We want the standard enthalpy of formation for #Ca(OH)_2#. Thus, our required equation is the equation where all the constituent elements combine to form the compound, i.e.:

#Ca +H_2+O_2->Ca(OH)_2#

Let us now write down the given equations:

[The first equation mentioned is incorrect, and so I have revised it.]

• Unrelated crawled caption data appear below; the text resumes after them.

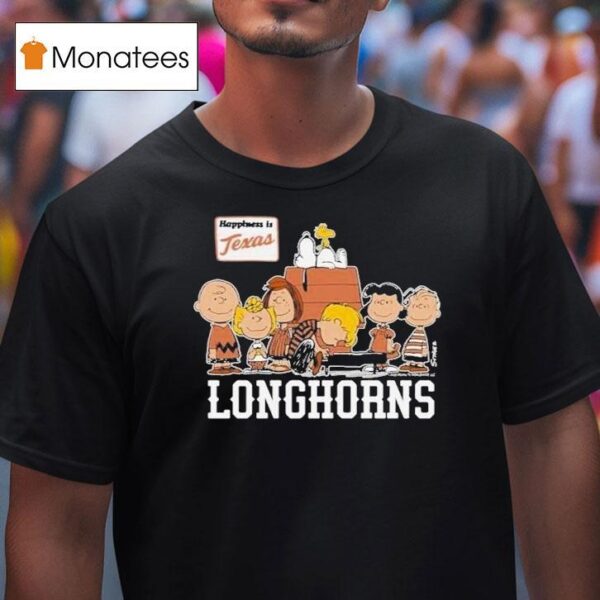 Texas Longhorn X The Peanuts The Gang Happiness Is Texas T Shirt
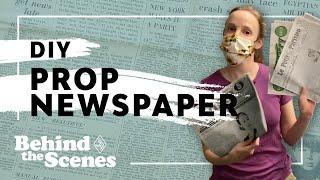 How to Make a Prop Newspaper | Behind the Scenes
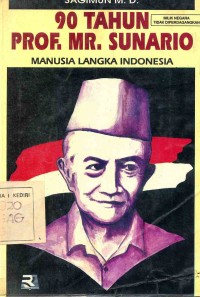 90 Tahun Prof. MR. Sunario: Manusia Langka Indonesia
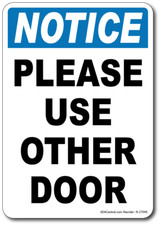 Notice Please Use Other Door Sign - Facility Safety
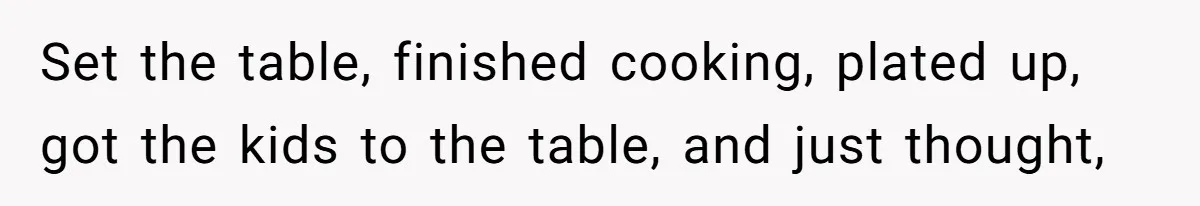 Set the table, finished cooking, plated up, got the kids to the table, and just thought,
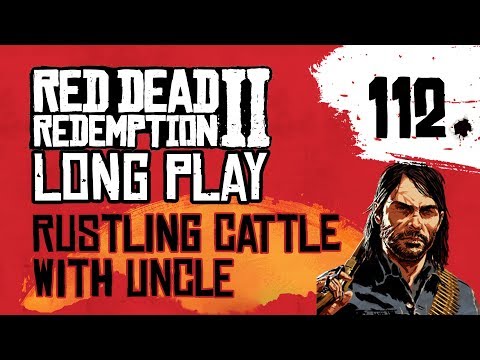 Ep 112 Rustling cattle with Uncle – Red Dead Redemption 2 Long Play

#(1)# # 2H_2 (g) + O_2(g)->2H_2O (l)# and #DeltaH_1=-571.66 kJmol^-1#

#(2)# #CaO (s) + H_2O (l) -> Ca(OH)_2 (s)# and #DeltaH_2=-65.17 kJmol^-1#

#(3)# #2Ca(s)+O_2(g)->2CaO(s)# and #DeltaH_3=-1270.2 kJmol^-1#

Now, our aim is to use the 4 operators of mathematics (multiplication, division, addition and subtraction) to get the required equation. An easy way to do this is:

Step 1. Look for elements, other than #O_2#, (that are present in the required equation) in the given equations.

We find that #Ca# in is #(3)#, #H_2# is in #(1)# and #Ca(OH)_2# is in #(2)#.

Step 2. Multiply or divide given equations to make the amounts of the elements the same as those in the required equation. That is,

  • In the required equation, there is one atom of #Ca# but in equation #(3)#, there are two atoms of #Ca#. Thus, we must divide the equation #(3)# by 2. This will affect the enthalpy of reaction as well, which will also be divided by 2.

  • In the required equation, there is one molecule of #H_2# but in equation #(1)#, there are two molecules of #H_2#. Thus, we must divide the equation #(1)# by 2. The enthalpy of reaction will also be divided by 2.

  • In the required equation as well as #(2)#, there is an equal number of #Ca(OH)_2# molecules. However, in the required equation, the molecule lies on the products side, while in #(2)#, it lies on the reactants side. So, we must reverse equation #(2)#. This would mean that the sign of enthalpy of reaction of #(2)# will be changed.
    (#+ -> -# [or] #- -> +#)

We can now simply add the three new values of enthalpies that we have calculated!

So, enthalpy of formation of #Ca(OH)_2# is

#DeltaH_f##=(DeltaH_1)/2+(DeltaH_3)/2+(-DeltaH_2)#

#=(-571.66)/2+(-1270.2)/2-(-65.17)#

#=-285.83-635.1+65.17#

#=-855.76 kJmol^-1#


What I have essentially done is that I have manipulated and added the equations to get the required equation.
Try adding the manipulated equations of Step 2 and see what you get!


I know that this is rather long and complex, so I hope this will help you understand better.